Um próximo passo previsto em livros como “Isso Não Pode Acontecer Aqui”, de Sinclair Lewis, era um ataque à Suprema Corte caso esta não concordasse com a agenda do governo. Será essa a notícia de amanhã? As mesmas forças estavam em ação exatamente 90 anos atrás, quando essa obra foi publicada: uma plutocracia e oligarquia crescentes. O ano muda, mas os atores dizem a mesma coisa. Três histórias alternativas imaginam a chegada do fascismo ao Potomac:
“Iron Heel” (1908)
(‘Calcanhar de ferro’, em tradução direta)

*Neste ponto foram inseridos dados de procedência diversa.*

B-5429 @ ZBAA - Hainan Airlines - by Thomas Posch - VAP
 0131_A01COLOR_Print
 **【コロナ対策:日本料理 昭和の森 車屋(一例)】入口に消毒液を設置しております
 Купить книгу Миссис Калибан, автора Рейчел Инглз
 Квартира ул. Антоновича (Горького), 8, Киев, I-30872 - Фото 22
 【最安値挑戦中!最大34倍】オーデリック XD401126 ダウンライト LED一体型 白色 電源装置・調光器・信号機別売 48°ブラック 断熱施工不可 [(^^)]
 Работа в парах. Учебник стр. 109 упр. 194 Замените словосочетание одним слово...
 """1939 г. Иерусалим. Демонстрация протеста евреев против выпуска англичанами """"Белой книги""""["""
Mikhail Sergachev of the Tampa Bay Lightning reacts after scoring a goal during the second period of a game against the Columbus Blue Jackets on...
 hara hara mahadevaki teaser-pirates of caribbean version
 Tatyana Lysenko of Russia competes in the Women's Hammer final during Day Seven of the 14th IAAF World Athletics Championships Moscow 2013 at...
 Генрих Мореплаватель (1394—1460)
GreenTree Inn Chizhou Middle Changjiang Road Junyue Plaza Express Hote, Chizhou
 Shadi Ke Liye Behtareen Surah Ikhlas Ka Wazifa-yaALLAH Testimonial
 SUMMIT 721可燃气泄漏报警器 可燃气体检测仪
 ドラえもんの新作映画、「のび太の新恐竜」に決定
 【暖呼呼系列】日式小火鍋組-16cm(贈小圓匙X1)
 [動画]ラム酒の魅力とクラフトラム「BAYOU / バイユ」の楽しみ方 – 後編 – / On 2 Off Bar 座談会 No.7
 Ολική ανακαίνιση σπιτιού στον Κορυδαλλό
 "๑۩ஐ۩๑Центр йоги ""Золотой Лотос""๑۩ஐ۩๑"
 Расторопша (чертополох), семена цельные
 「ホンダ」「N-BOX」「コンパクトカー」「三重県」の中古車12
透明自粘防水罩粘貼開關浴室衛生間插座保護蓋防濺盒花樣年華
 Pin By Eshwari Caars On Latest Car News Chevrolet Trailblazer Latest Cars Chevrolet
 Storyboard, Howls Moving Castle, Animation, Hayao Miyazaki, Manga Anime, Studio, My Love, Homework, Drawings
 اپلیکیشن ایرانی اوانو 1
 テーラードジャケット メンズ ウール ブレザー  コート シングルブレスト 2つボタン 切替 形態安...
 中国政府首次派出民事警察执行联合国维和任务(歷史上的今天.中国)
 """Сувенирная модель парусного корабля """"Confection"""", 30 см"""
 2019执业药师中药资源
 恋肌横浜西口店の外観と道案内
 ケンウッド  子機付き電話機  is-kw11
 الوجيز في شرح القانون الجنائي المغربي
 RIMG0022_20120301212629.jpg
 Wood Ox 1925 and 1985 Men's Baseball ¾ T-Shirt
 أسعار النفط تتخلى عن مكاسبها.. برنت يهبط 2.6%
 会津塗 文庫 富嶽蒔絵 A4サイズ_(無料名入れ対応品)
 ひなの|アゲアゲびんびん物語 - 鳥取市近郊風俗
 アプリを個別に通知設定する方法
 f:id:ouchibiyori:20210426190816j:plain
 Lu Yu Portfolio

No romance de Jack London, as revoltas são brutalmente reprimidas por uma oligarquia impenitente: “Nós esmagaremos vocês, revolucionários, sob nosso calcanhar”. Uma bomba é lançada no Congresso. Deputados socialistas são presos e enviados para campos; sindicatos são depredados, a Suprema Corte é dissolvida. Seguem-se 300 anos de tirania, que finalmente produzem uma Irmandade do Homem.
Isso Não Pode Acontecer Aqui (1935)
Em agosto de 1934, Dorothy Thompson, esposa do prêmio Nobel Sinclair Lewis, tornou-se a primeira repórter expulsa da Alemanha por deslealdade. Lewis combinou a experiência dela sob o Reich com o governador gângster da Louisiana Huey Long. O resultado foi um presidente “vulgar, quase analfabeto, um mentiroso público facilmente desacreditado”, que de imediato ataca a mídia: “Conheço a imprensa muito bem (eles tramam), como podem divulgar suas mentiras e promover suas próprias posições e alimentar seus bolsos gananciosos”. O presidente Windrip ameaça o México: eles não são comerciantes justos! Estão enviando criminosos e subversivos para o norte. Parece familiar?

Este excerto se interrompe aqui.